The Knicks last won a title in 1973, and with two-time defending champs in the East, plus some teams like the Bulls, Pacers and Nets that also will be strong, World Peace is going to get his wish — this is going to be hard. But the Knicks are better with him.

3:59 pm: It looks like Metta World Peace is heading home to New York, and with him hopefully will come some much needed improved perimeter defense.

World Peace has reached a two-year deal to play for the Knicks, reports Adrian Wojnarowski of Yahoo Sports.

The second year of the deal is a player option, a source told Y! Sports. World Peace and his agents met with Knicks general manager Glen Grunwald and coach Mike Woodson on Monday in Las Vegas and agreed to the deal in the meeting, league sources said.

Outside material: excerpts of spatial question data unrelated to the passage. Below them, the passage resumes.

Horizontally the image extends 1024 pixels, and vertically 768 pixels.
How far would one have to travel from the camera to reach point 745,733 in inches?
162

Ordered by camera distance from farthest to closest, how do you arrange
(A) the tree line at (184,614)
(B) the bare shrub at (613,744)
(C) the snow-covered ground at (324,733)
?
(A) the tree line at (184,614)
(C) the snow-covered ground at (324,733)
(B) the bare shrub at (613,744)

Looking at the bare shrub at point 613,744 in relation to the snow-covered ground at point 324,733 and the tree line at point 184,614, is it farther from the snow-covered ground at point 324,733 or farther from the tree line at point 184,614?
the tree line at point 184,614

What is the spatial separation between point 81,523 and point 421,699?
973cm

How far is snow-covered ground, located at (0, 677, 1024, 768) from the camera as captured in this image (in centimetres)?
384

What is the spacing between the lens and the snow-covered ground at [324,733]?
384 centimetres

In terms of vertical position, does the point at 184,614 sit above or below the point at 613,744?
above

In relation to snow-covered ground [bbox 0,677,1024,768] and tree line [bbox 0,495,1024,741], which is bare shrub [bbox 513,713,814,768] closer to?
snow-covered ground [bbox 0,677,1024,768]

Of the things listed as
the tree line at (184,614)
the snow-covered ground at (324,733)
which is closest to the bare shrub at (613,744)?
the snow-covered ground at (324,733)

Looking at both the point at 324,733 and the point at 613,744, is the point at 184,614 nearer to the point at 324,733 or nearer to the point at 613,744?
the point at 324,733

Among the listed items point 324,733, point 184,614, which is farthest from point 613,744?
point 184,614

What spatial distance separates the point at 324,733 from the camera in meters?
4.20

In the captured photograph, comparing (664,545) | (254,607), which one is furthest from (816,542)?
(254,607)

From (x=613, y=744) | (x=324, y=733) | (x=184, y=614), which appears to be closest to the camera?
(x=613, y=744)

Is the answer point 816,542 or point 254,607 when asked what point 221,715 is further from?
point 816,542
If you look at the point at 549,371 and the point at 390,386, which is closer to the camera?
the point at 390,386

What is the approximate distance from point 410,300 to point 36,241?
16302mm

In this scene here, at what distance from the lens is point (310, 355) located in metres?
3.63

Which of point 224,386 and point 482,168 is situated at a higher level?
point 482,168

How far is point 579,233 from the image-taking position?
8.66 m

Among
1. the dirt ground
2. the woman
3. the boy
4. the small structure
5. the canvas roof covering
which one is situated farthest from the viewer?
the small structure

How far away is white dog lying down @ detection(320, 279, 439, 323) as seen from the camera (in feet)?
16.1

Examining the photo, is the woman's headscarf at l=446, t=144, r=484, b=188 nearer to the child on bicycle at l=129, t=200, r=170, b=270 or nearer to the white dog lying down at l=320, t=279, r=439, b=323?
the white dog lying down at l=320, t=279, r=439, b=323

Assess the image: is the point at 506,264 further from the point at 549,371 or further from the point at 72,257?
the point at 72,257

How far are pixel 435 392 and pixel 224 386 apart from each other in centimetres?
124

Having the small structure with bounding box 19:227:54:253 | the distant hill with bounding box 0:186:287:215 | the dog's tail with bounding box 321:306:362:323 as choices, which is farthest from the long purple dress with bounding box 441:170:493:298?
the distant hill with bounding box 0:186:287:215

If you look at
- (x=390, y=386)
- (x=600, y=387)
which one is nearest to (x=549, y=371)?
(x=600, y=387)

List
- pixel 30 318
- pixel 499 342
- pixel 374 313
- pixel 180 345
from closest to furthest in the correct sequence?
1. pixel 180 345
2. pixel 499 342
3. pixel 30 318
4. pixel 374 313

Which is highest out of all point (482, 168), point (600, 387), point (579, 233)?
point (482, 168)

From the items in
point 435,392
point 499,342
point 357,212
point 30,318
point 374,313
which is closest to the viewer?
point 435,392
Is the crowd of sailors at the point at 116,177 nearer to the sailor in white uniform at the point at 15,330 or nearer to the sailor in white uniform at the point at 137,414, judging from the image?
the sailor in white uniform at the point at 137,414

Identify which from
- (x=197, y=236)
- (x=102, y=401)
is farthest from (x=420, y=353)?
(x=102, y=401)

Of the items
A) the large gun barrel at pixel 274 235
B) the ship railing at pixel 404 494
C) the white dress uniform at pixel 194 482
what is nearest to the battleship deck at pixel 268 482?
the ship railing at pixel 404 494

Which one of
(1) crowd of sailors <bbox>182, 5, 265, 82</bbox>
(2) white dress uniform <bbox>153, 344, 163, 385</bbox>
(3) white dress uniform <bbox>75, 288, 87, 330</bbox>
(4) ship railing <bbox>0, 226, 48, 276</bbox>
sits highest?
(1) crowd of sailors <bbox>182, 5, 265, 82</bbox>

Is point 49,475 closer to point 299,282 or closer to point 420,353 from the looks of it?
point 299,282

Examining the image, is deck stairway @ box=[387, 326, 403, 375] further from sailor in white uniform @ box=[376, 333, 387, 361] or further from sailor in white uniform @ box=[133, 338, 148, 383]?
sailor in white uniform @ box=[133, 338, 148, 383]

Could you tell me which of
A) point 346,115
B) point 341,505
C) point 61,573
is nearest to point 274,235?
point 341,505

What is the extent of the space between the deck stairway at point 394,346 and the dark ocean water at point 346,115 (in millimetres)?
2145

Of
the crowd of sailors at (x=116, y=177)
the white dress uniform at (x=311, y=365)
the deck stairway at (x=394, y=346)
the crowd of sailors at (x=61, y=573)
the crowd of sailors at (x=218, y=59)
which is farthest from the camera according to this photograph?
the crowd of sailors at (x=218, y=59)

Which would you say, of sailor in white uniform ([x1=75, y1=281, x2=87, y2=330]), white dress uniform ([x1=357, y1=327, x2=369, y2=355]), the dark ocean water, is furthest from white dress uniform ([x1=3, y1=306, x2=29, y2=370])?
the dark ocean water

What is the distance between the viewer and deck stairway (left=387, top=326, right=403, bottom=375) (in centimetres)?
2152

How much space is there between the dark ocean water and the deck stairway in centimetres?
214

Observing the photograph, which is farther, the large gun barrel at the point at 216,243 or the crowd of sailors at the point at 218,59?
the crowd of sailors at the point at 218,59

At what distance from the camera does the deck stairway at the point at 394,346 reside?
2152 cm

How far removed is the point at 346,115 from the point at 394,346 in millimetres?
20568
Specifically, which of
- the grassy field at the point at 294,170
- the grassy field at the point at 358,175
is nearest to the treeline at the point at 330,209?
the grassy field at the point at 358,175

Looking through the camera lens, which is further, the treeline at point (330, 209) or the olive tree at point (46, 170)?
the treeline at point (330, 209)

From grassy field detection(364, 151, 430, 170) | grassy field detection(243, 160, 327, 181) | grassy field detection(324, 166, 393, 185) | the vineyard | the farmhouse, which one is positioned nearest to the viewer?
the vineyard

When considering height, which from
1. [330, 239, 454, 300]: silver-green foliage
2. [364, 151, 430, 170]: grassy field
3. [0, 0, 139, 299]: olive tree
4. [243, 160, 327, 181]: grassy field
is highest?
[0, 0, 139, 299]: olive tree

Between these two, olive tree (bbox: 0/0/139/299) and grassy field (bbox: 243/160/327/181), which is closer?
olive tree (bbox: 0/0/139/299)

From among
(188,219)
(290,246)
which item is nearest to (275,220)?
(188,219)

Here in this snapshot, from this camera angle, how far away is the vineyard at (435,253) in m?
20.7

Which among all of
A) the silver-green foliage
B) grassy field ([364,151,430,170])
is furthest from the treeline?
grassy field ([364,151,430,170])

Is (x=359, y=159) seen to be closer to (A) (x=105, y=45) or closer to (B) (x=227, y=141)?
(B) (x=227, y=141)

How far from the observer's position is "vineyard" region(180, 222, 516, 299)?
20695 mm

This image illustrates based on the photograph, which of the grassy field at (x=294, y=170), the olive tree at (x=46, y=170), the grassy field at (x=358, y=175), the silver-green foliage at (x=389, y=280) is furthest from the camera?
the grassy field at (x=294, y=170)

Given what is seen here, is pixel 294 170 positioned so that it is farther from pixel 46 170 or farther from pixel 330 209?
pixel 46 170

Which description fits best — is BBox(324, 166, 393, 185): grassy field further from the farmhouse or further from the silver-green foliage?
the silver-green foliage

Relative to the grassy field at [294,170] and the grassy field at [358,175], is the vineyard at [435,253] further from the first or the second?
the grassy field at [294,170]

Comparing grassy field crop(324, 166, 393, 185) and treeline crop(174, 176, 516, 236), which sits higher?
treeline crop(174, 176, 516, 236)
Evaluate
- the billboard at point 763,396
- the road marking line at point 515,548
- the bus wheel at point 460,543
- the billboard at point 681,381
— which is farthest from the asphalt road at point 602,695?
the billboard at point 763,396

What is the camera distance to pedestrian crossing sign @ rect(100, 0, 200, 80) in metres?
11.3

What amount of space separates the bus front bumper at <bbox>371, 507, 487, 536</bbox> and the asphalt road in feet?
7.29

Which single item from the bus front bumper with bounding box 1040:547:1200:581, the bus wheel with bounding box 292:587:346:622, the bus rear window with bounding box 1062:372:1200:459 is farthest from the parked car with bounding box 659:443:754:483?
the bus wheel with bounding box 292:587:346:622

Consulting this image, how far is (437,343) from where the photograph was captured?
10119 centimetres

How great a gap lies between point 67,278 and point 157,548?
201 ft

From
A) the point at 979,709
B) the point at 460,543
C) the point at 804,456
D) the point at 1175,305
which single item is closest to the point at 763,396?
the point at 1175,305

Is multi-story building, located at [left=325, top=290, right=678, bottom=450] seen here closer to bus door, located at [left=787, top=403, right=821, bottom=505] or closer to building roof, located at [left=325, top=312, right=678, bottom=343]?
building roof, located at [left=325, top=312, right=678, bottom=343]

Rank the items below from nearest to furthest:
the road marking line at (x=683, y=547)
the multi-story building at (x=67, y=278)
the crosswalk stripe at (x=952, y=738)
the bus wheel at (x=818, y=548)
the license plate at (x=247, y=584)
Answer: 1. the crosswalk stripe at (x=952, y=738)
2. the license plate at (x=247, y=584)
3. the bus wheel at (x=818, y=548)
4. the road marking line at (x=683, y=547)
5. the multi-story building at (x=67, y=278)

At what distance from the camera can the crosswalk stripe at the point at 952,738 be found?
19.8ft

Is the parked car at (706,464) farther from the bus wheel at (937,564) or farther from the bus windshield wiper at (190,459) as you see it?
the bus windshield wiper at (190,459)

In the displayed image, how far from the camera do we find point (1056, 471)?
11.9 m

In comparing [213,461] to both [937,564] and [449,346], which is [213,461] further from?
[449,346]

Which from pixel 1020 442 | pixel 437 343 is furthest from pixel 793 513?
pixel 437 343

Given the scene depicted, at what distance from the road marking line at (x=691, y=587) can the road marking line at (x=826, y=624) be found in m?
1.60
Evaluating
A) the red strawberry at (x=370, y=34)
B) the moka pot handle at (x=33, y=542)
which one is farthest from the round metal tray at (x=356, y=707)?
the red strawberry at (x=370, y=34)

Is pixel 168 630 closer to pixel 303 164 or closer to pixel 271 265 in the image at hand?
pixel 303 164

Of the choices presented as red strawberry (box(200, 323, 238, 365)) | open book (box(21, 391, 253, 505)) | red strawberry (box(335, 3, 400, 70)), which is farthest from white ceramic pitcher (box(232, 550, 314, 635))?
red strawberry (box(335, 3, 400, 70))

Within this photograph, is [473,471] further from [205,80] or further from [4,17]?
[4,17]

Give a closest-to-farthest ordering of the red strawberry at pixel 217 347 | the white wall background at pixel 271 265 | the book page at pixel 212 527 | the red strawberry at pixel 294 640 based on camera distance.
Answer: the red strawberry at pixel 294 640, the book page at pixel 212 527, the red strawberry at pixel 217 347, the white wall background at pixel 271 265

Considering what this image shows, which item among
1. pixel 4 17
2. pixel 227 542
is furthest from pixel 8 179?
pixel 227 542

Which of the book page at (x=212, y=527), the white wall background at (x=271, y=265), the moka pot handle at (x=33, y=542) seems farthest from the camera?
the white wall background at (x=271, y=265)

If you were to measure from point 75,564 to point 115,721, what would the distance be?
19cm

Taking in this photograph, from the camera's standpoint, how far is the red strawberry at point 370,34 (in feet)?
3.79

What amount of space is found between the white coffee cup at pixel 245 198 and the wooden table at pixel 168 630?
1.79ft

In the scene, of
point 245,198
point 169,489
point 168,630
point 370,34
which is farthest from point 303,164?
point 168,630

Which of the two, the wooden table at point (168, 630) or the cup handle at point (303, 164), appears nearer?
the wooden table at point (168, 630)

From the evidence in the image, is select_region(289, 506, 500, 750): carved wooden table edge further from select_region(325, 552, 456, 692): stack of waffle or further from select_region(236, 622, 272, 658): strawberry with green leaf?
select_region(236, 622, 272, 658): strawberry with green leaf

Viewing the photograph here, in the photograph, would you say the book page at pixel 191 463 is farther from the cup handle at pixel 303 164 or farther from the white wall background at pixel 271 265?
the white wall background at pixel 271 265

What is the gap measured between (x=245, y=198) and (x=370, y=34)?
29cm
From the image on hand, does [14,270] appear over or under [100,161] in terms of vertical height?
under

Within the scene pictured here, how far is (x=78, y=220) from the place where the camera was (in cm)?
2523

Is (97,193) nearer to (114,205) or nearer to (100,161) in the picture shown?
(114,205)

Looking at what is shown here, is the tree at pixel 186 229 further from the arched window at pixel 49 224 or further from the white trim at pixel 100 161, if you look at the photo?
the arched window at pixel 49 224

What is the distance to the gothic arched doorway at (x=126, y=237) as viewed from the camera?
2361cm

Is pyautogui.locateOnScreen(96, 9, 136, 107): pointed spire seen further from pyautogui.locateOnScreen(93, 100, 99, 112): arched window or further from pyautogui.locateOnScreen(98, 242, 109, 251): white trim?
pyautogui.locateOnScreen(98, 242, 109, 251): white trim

That may be a little premature, but things are certainly headed that way and will be finalized soon. Marc Berman of the New York Post’s tweet sums up the situation pretty well, and Sam Amick of the USA Today texted with him as well.

Dwight Howard apparently rubbed off on Metta a bit. But this New York deal will get done. The Clippers were the other team considered to be in the mix, but World Peace would likely have a larger role with the Knicks. There also were some conversations between World Peace and You Ming’s team in China.

World Peace was a free agent after being amnestied by the Los Angeles Lakers in a move to save money (he then cleared waivers). The Knicks could only offer the veteran minimum this season, but that doesn’t really matter because the Lakers still have to pay his full $7.7 million salary (the Lakers just save the tax price, which for them is more than $14 million).

He is a great fit for the Knicks at the three, bringing some good perimeter defense to a team that scored plenty but struggled to stop people (they were 17th in points allowed per possession last season). World Peace is not the defender and player he was a few years back, but he is still good. Combined with Iman Shumpert on the perimeter and Tyson Chandler in the paint, the Knicks defense should be improved.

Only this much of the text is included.